Extract every line below that contains the word "WITH".

┌─ EXERCISE MATERIALS

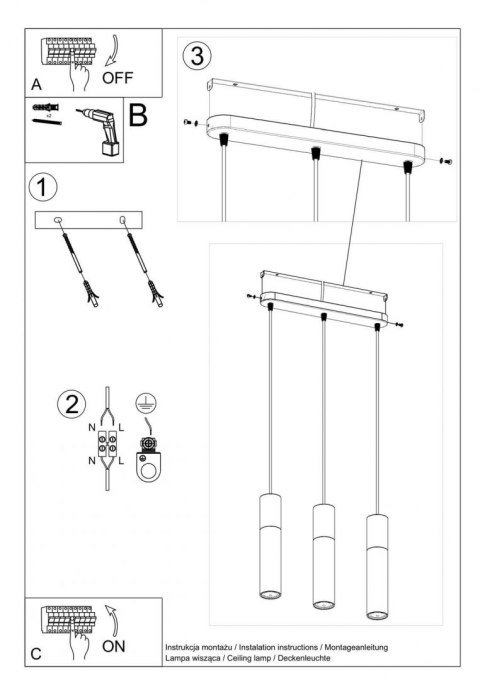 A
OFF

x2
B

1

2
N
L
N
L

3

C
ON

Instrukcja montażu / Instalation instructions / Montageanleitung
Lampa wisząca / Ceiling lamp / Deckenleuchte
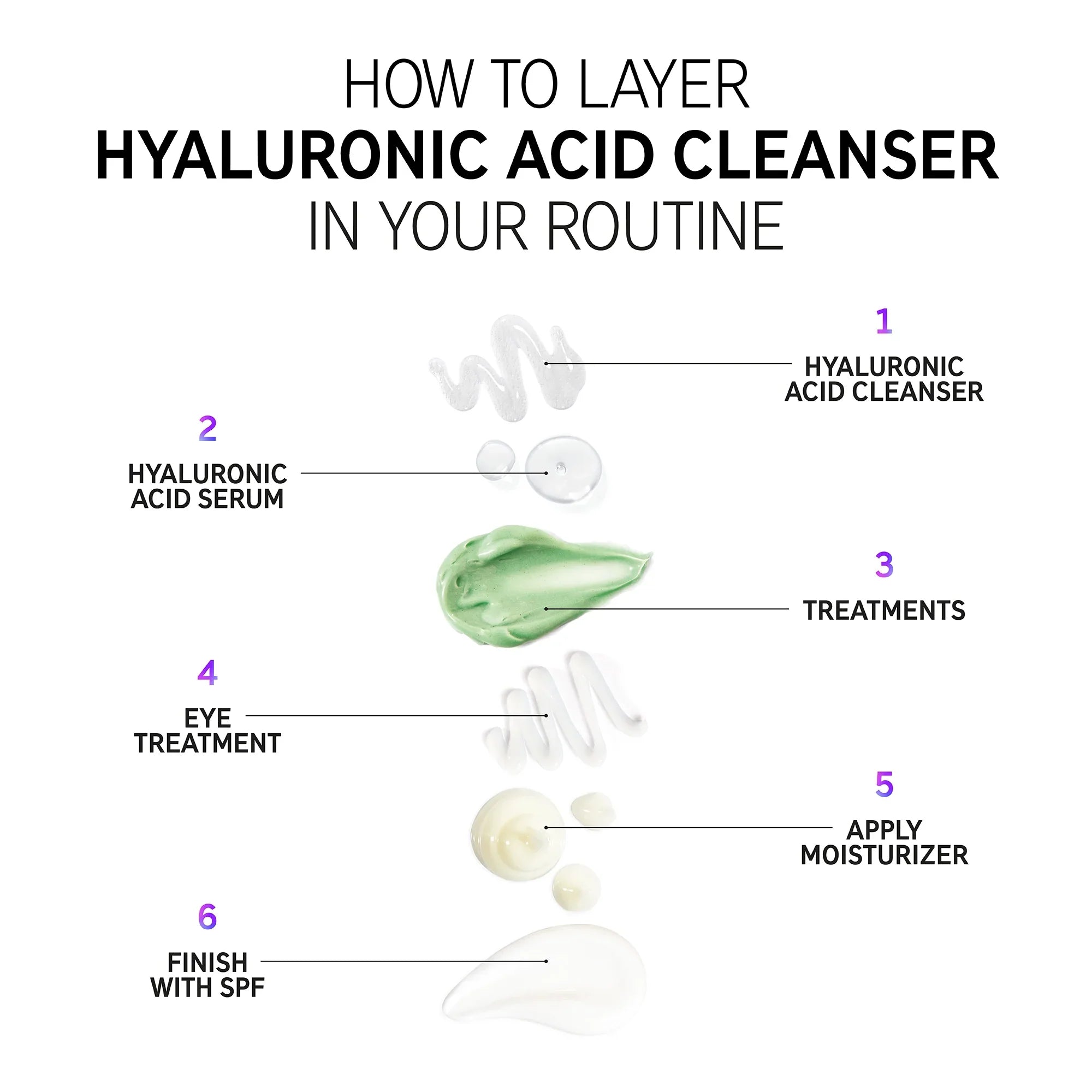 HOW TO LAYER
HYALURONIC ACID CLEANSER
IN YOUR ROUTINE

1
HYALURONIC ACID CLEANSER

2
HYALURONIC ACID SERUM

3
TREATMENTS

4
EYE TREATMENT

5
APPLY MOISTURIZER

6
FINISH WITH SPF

└─
┌─ EXERCISE MATERIALS

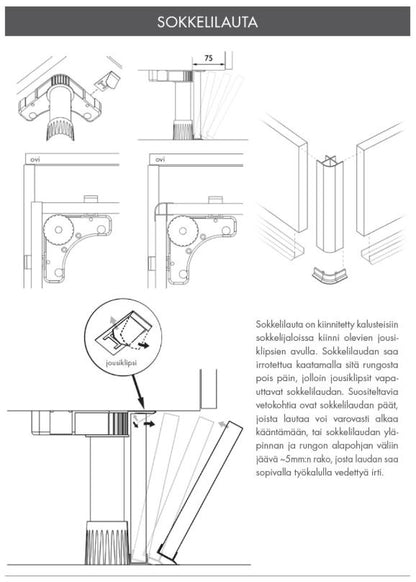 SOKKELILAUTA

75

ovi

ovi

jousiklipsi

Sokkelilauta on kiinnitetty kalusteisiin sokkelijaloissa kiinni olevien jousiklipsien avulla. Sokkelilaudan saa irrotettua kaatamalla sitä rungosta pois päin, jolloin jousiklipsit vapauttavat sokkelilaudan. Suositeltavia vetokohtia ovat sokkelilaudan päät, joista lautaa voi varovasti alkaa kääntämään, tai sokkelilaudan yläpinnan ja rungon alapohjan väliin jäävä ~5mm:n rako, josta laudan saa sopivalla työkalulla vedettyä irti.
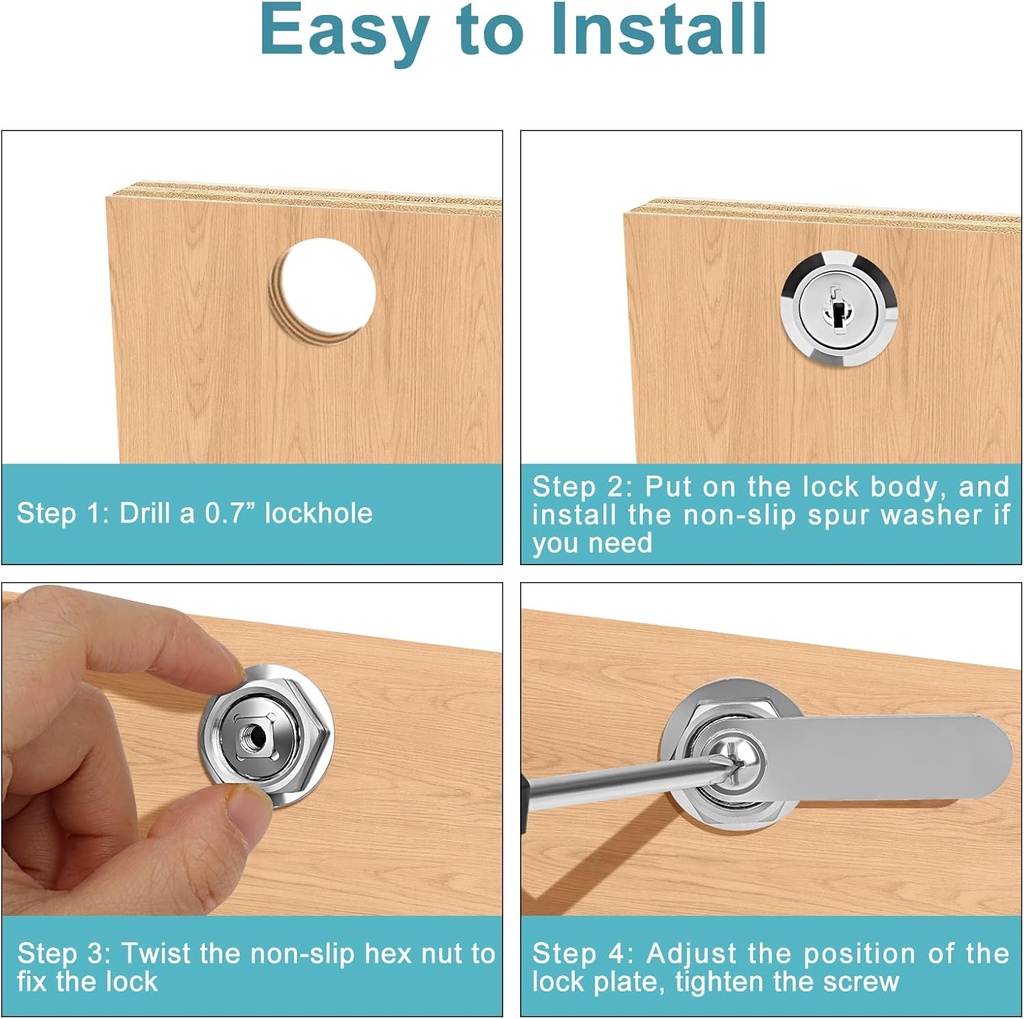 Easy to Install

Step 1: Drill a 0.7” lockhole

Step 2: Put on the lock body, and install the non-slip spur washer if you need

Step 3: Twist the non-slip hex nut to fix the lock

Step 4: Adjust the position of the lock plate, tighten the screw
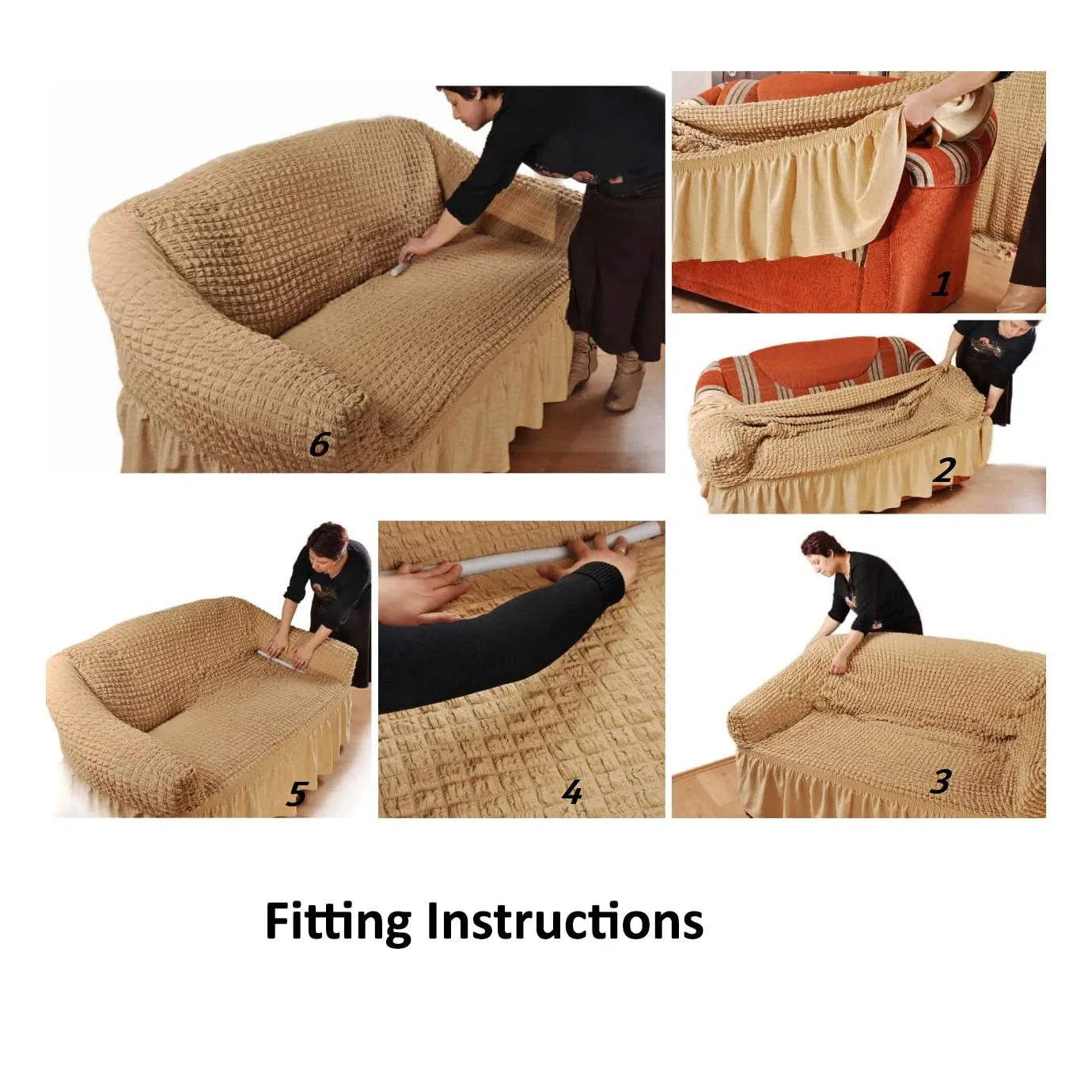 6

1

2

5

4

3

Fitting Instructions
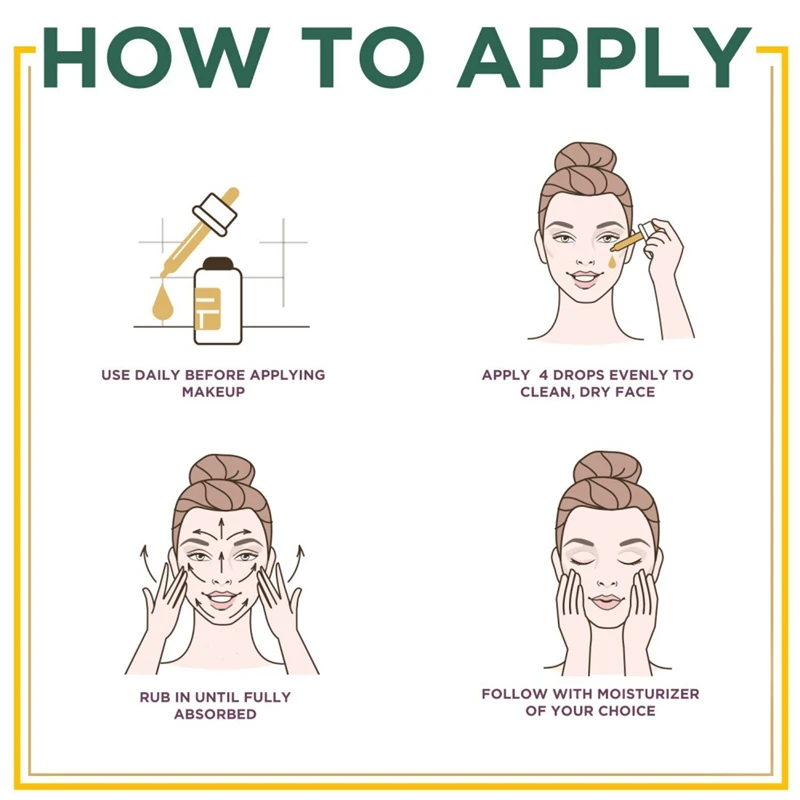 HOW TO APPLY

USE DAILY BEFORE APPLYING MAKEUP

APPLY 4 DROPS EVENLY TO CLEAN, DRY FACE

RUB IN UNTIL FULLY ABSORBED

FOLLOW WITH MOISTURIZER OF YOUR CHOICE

└─

**RESPONSE:**
FINISH WITH SPF
FOLLOW WITH MOISTURIZER OF YOUR CHOICE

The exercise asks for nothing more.